目標管理シートとは、「目標管理制度(MBO)」に基づき、成果や目標を文書で管理するためのシートです。

目標管理制度とは、米国の経営学者ピーター・F・ドラッカーが体系化した組織マネジメント手法で、MBO(ManagementbyObjectives)とも呼ばれます。

日本では1990年代後半から導入が進み、成果主義の広がりとともに多くの企業で活用されるようになりました。

目標管理シートを導入する4つのメリット

目標管理シートを導入すると、組織と個人の両方にプラスの変化が生まれます。本章では、導入によって得られる以下4つのメリットを詳しく解説します。

  • 現状の課題を客観視できる
  • 本人の目標が明確になる
  • 社員の評価がしやすくなる
  • モチベーションにつながる

まずは、なぜ目標管理シートが必要なのかを正しく理解しましょう。

現状の課題を客観視できる

目標管理シートには、社員自身が現状や課題を客観的に把握できる効果があります。目標を設定する前に現状を整理すると、自分の立ち位置が明確になるためです。

例えば、業務遂行のなかで感じている課題があれば、自分にどのようなスキルが不足しているのかを把握できます。また、目標管理シートを通じて上司や管理職も社員の課題を共有できるため、個々に適したフィードバックを行えます。

目標管理シートの活用によって、不足しているスキルや課題を明確にし、改善に向けた具体的な行動を考えやすくなるのがメリットです。

本人の目標が明確になる

目標管理シートを活用すると、曖昧さを排除した具体的な目標設定ができます。目標を設定する過程で、現状の立ち位置とゴールが明確になるためです。

一方で、現状を理解せずに目標を定めたり数値化せずに設定したりすると、何をするべきかが曖昧になり、目標達成の効果が下がる原因になります。

数値を設定すると途中で進捗を振り返る際に課題を再確認し、現状と照らし合わせながら調整可能です。

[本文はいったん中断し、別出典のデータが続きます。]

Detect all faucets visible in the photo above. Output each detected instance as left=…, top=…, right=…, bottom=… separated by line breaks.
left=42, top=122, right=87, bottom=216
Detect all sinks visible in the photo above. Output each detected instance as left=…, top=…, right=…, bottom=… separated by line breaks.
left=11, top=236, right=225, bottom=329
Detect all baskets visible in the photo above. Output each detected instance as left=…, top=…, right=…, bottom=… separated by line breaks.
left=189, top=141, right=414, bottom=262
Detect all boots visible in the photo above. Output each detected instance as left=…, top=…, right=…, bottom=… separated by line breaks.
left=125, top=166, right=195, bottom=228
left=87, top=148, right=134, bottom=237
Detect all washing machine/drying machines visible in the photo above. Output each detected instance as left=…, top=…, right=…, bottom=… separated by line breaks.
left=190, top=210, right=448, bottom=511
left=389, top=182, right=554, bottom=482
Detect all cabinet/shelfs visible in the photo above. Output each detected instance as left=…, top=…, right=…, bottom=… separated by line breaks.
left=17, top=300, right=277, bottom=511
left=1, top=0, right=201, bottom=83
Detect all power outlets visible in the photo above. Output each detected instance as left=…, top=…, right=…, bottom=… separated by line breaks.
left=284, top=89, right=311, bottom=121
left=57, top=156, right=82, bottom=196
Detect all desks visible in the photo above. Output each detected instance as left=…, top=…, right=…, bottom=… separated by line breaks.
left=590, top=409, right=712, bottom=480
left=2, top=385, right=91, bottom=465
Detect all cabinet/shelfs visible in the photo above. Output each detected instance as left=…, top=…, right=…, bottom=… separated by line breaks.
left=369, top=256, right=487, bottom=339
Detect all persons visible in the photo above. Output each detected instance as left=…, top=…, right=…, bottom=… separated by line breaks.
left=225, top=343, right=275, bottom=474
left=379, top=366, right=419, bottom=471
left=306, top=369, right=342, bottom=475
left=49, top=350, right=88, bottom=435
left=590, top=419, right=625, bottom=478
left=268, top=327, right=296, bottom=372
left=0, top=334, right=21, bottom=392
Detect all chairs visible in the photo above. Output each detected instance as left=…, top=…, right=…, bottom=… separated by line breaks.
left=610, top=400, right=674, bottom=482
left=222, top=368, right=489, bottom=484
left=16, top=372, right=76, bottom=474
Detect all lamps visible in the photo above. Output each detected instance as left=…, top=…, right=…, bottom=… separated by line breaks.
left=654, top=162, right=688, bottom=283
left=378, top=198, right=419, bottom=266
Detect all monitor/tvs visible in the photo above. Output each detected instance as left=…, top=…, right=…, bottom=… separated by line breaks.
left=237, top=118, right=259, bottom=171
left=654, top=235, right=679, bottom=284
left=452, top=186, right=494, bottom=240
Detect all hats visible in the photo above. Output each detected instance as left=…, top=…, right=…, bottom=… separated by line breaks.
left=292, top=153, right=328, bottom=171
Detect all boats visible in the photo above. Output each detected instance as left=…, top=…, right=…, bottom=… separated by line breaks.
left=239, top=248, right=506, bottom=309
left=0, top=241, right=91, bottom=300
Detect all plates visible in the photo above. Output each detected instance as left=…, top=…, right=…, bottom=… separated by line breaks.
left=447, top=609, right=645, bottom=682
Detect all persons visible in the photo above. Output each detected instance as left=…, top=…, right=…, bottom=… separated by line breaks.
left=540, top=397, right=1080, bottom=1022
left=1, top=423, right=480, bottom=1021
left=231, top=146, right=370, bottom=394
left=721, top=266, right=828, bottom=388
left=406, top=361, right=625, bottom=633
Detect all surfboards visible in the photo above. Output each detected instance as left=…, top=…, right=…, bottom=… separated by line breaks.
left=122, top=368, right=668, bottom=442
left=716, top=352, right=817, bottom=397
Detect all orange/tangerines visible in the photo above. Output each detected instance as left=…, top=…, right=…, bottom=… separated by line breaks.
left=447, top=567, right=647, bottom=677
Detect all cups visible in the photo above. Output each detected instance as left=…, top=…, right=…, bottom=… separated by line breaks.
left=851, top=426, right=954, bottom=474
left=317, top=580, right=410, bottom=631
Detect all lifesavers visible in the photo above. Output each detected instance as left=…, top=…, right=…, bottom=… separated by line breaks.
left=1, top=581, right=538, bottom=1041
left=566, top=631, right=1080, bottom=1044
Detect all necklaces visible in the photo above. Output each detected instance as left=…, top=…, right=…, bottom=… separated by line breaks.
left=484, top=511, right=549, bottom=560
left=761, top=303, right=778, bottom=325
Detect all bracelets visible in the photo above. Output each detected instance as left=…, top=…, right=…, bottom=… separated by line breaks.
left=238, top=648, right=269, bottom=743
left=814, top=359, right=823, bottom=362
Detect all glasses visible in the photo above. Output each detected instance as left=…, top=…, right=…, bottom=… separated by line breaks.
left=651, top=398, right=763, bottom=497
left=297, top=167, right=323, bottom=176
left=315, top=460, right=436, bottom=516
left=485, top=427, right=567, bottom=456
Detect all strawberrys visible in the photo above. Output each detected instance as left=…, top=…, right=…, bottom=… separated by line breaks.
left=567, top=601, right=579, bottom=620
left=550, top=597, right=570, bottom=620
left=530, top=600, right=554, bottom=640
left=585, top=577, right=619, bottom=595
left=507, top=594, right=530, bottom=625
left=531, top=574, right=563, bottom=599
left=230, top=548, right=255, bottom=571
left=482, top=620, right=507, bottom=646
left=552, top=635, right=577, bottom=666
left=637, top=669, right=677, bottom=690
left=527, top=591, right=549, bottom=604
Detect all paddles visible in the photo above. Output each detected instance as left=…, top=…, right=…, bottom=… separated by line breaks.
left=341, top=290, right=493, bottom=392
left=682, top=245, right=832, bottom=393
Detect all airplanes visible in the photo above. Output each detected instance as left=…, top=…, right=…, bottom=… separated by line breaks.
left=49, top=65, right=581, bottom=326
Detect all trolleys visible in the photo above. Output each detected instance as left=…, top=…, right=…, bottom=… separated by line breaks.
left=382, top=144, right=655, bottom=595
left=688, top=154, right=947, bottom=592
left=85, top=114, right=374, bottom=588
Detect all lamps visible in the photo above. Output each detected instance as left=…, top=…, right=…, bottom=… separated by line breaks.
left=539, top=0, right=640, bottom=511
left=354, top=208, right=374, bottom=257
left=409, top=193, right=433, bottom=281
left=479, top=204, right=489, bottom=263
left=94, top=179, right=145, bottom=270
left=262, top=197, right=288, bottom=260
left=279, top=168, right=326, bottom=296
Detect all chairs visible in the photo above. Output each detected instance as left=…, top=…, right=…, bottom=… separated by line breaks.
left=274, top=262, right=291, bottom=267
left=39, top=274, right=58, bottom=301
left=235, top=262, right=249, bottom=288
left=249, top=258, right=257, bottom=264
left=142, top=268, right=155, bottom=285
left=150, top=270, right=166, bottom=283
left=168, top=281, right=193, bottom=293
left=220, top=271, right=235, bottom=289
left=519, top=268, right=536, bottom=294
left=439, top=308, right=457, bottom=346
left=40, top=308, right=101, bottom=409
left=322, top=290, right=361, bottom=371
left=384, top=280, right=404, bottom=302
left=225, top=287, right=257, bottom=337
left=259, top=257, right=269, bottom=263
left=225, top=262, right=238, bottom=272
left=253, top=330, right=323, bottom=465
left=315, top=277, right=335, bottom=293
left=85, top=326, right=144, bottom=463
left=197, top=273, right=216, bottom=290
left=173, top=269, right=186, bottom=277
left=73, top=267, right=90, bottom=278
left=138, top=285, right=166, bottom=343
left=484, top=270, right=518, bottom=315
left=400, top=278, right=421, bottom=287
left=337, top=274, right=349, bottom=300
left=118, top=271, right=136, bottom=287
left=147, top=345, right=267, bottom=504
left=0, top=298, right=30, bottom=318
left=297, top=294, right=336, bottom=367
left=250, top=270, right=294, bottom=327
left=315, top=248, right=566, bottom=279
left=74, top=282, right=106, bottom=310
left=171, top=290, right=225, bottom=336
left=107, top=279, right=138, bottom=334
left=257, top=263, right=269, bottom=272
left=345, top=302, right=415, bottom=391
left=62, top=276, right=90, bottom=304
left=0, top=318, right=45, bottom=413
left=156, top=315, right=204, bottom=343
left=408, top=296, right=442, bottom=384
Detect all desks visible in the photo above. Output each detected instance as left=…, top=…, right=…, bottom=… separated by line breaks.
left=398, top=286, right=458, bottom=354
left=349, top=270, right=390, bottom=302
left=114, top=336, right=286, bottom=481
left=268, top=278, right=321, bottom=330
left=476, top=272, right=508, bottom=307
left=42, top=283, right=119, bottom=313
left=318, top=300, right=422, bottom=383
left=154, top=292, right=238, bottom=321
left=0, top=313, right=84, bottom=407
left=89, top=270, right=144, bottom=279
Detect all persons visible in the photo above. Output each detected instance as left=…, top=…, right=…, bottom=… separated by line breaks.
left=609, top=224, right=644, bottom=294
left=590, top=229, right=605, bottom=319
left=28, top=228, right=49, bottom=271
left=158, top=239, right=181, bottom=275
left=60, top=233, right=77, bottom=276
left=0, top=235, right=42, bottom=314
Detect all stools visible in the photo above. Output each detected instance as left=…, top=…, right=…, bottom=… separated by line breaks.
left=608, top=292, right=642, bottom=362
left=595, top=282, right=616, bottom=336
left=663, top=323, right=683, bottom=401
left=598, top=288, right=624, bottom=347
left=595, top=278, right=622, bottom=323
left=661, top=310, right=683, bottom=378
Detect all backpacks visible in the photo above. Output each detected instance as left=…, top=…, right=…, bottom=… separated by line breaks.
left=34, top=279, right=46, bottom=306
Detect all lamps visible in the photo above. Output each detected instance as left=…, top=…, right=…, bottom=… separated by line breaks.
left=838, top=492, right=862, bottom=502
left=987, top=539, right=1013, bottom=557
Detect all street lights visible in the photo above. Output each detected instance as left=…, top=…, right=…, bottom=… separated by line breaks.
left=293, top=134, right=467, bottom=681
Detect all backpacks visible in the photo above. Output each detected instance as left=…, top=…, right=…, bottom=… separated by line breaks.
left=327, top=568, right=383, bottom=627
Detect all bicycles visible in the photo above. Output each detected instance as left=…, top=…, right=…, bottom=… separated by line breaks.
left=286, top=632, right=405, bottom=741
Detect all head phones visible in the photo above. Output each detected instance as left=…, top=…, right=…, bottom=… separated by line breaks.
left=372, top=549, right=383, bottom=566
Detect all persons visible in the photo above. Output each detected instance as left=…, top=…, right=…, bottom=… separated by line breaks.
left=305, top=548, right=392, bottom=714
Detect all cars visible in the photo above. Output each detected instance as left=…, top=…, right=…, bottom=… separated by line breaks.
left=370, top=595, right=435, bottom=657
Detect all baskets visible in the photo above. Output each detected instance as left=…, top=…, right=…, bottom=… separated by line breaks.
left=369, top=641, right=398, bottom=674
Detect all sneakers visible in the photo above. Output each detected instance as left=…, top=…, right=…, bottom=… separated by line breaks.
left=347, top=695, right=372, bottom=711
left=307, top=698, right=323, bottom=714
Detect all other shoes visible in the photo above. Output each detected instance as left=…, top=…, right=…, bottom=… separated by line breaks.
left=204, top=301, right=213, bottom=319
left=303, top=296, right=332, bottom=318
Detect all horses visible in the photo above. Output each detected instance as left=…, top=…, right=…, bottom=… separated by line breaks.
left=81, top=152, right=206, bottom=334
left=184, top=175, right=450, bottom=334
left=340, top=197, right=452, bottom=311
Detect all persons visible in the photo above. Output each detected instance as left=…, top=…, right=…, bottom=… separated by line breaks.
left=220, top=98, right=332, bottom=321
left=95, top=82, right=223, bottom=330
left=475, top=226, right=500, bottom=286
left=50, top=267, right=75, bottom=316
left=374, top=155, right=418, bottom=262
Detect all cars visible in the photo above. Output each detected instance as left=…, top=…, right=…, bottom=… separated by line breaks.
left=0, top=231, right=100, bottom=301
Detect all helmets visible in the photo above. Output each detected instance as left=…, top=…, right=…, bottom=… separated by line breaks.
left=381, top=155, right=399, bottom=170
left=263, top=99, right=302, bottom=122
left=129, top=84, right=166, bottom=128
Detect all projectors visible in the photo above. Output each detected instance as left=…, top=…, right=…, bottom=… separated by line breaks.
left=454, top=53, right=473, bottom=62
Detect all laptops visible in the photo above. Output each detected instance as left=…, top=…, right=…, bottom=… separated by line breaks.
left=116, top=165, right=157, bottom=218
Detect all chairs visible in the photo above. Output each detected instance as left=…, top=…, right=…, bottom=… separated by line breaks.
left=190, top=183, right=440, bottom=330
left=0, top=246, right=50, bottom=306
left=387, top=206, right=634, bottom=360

数値化を意識して目標を設定することで、より具体的なアクションプランにつなげられるでしょう。

社員の評価がしやすくなる

上司や管理職にとって、目標管理シートがあると社員を公平に評価しやすくなります。「目標を達成したか」「達成できていないか」が明確になり、結果や課題をもとに客観的な評価ができるためです。

また、評価基準が項目ごとに設定されているため、上司や管理職の感情に左右されにくく公平な評価が可能になります。

感情を排除した仕組みがあることで公平性が保たれ、社員にとっても納得感のある評価につながるのが目標管理シートのメリットです。

モチベーションにつながる

目標管理シートは、社員のモチベーション維持に役立ちます。目標が明確になると、達成に向けた日々の行動が取りやすくなるためです。

ただし、高すぎる目標ではなく、毎日のタスクレベルに細分化することが重要です。「いつまでにこれを達成する」などの長期的な目標だけでなく、日々の業務のなかで少しずつ取り組める内容を設定しましょう。

社員のモチベーションが維持されれば、目標達成に向けて前向きに業務に取り組めるようになります。また、高いモチベーションは業務の質の向上につながるため、目標管理シートの活用は組織全体の成長にも貢献するでしょう。

なお、人材育成のトレンド手法や、成果につなげるためのポイント・成功事例は下記の記事で紹介しています。目標設定の精度を高めたい方におすすめです。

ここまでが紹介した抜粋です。